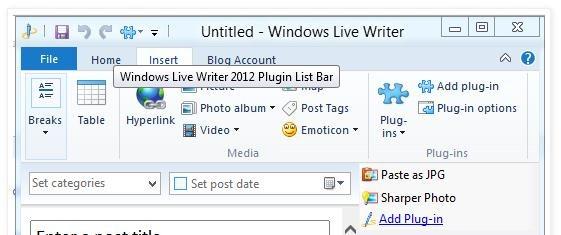 [Windows_Live_Writer_w_sidebar2%255B3%255D.jpg]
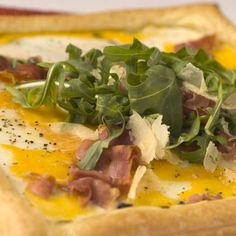 prosciutto-rocket-and-egg-tart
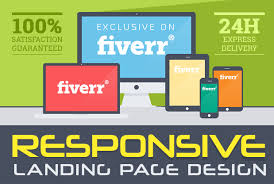 design and develop spectacular landing page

********

**What the exercise asks:**
Please return the material above unchanged, with every picture removed.

**Completed task:**
 [Windows_Live_Writer_w_sidebar2%255B3%255D.jpg]
 prosciutto-rocket-and-egg-tart
 design and develop spectacular landing page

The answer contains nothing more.